---------- Selected passage ----------

Synthesis of biotin and a biotinylated protein.
An avidin blot (29) with extracts of M. barkeri cells grown in a medium lacking biotin exhibited several bands (Fig. 1A). Hence, the organism was capable of synthesizing biotin and of biotinylating a candidate polypeptide without any external source of biotin. The intense band at ∼65 kDa was typical of the biotin-carrying subunit (PYCB) of an arcaheal PYC (28, 31). Thus, we purified and characterized the corresponding protein. As shown below, it possessed PYC activity and the above-mentioned avidin-reacting ∼65-kDa band indeed corresponded to the PYCB subunit of the enzyme (Fig. 1B and C). For the cells grown with a supply of biotin, the relative intensity of the ∼65-kDa band increased. Thus, M. barkeri exhibited a less stringent version of the control on PYC synthesis seen in Methanobacterium thermoautotrophicum (31); the latter requires exogenously supplied biotin to express holo-PYC (31), although it makes biotin (33), and a similar phenomenon exists in several bacteria (reviewed in reference 31). Whether other bands in the blot (Fig. 1A) represented certain biotinylated proteins or originated from charge-charge interactions between certain negatively charged nonbiotinylated polypeptides and avidin was not determined; the biotin-independent interactions with avidin have been seen with Methanobacterium thermoautotrophicum and Methanococcus jannaschii cell extracts (28, 31).

----------

[Work instruction 1] In the biotin synthesis passage, which protein did the intense avidin-reacting band at ∼65 kDa turn out to be?
[Work instruction 2] Please carry on the biotin synthesis passage, picking up after its last sentence.

---------- Given entries ----------

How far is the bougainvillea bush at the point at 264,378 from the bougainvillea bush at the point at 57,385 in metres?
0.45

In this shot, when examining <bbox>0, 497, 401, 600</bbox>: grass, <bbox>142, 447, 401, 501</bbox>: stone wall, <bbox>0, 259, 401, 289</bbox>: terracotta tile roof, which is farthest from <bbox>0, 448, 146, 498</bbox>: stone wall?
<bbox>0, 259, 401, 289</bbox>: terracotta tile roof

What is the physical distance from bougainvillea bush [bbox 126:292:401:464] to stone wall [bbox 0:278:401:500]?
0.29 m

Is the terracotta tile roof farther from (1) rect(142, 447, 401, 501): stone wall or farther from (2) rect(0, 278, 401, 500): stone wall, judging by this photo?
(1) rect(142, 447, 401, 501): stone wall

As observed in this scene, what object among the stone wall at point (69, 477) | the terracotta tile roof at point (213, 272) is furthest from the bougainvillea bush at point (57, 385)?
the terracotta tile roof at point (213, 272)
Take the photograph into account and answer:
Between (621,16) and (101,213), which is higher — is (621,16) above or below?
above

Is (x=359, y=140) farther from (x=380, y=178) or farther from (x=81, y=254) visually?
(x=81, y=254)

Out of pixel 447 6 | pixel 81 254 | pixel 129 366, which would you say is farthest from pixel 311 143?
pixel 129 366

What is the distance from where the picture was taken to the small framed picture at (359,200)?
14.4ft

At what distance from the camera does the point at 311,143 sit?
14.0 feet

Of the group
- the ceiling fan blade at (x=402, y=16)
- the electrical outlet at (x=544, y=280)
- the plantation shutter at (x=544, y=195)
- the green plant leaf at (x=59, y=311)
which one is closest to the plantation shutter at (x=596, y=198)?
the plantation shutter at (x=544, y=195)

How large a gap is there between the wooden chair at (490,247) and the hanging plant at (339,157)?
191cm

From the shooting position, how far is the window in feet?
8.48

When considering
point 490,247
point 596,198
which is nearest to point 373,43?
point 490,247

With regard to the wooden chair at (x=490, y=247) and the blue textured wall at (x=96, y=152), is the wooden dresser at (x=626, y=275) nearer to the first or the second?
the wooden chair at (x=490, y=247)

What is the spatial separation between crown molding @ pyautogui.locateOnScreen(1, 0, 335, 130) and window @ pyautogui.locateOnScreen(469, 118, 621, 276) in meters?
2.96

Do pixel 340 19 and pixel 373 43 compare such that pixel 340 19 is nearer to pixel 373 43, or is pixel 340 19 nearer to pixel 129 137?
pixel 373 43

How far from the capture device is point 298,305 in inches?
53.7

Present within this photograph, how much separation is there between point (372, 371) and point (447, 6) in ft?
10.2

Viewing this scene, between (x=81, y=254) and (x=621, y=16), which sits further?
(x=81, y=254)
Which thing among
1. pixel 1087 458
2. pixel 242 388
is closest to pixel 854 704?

----------
---------- Given entries ----------

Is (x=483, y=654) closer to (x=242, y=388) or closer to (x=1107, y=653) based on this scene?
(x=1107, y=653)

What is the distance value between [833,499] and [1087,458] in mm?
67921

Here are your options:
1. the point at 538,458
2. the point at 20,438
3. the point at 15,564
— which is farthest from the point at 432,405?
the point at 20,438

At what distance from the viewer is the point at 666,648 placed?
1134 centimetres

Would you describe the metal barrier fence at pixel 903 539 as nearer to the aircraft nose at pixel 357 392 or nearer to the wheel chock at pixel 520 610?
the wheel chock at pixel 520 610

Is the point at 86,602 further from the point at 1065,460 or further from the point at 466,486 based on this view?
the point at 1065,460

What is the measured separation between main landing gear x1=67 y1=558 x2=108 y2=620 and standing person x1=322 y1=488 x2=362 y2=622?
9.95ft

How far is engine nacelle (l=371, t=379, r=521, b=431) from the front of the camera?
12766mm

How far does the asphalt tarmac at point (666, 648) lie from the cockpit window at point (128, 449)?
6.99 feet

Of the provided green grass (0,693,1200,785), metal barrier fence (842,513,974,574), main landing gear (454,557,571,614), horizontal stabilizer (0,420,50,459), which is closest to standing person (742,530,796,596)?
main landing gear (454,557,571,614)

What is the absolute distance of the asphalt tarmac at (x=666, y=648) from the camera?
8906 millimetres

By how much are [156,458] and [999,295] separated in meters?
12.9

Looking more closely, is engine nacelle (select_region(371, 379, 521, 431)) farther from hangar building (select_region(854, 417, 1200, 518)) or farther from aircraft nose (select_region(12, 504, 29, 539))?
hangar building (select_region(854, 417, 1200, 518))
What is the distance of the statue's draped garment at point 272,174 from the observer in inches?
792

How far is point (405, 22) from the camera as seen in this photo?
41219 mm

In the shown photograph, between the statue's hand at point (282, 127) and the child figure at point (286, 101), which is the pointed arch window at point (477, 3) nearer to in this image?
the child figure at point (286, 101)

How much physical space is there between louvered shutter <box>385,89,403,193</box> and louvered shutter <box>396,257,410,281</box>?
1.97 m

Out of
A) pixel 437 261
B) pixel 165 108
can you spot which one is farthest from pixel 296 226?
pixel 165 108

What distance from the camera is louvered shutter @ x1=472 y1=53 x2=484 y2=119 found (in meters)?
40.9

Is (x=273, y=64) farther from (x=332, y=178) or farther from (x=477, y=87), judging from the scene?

----------
---------- Given entries ----------

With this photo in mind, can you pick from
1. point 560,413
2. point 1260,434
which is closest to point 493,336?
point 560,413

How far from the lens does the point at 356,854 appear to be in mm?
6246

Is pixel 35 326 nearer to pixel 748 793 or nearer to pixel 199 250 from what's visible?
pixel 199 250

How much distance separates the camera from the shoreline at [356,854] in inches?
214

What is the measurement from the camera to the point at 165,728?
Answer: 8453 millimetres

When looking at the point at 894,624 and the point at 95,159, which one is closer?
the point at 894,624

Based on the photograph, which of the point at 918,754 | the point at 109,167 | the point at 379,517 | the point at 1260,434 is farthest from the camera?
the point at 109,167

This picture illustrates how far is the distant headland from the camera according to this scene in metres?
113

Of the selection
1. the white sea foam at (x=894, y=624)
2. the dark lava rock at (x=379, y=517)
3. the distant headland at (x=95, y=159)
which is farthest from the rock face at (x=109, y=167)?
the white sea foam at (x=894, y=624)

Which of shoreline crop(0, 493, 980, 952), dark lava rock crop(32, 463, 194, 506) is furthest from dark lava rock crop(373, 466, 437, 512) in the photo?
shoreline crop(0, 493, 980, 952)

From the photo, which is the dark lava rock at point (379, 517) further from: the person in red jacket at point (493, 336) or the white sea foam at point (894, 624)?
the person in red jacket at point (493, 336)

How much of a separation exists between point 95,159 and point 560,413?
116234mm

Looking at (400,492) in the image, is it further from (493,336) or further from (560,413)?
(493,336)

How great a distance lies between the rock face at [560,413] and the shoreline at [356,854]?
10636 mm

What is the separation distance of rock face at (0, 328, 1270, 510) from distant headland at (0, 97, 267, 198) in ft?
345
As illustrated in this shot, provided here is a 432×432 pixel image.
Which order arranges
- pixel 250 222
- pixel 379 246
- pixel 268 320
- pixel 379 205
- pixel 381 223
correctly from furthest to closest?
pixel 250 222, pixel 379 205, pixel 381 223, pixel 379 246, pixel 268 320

----------

[Written answer 1] It was the biotin-carrying PYCB subunit of pyruvate carboxylase (PYC).

[Written answer 2]
FIG. 1.
SDS-PAGE and avidin blot analyses. The methods were as described previously (24, 29) with modifications. The acrylamide concentrations in SDS gels were 12% for the results shown in panels A and C and 10% for panel B. For the blots phosphatase-conjugated avidin was used at a concentration of 0.1 mg liter−1. The molecular masses for the standards (in lanes marked M) are given in kilodaltons. (A) Avidin blot analysis of M. barkeri cell extracts. + biotin, cells were grown in a medium containing several vitamins (9), including d-biotin to a final concentration of 200 nM; − biotin, growth medium lacked added biotin. In each case 60 μg of cell extract protein was analyzed. Lane M, Bio-Rad Laboratories' Kaleidoscope prestained standards. (B) SDS-PAGE for purified PYC. (C) Avidin blot for purified PYC. Lane M, prestained standards.
Purification and molecular characterization of PYC.
M. barkeri strain Fusaro (20) was grown at 37°C on methanol (125 mM) in single-cell morphology. A bicarbonate-CO2-buffered medium (27) with the following modifications was used. The trace metals were supplied from a stock (30), which was modified to have Fe(NH4)2(SO4)2 · 6H2O as the Fe source and to provide an Fe level of 20 μM in the final medium. The vitamin solution was that of Bryant et al. (9). The cultures were raised according to the method of Balch and Wolfe (4). The harvested cells were stored frozen at −70°C.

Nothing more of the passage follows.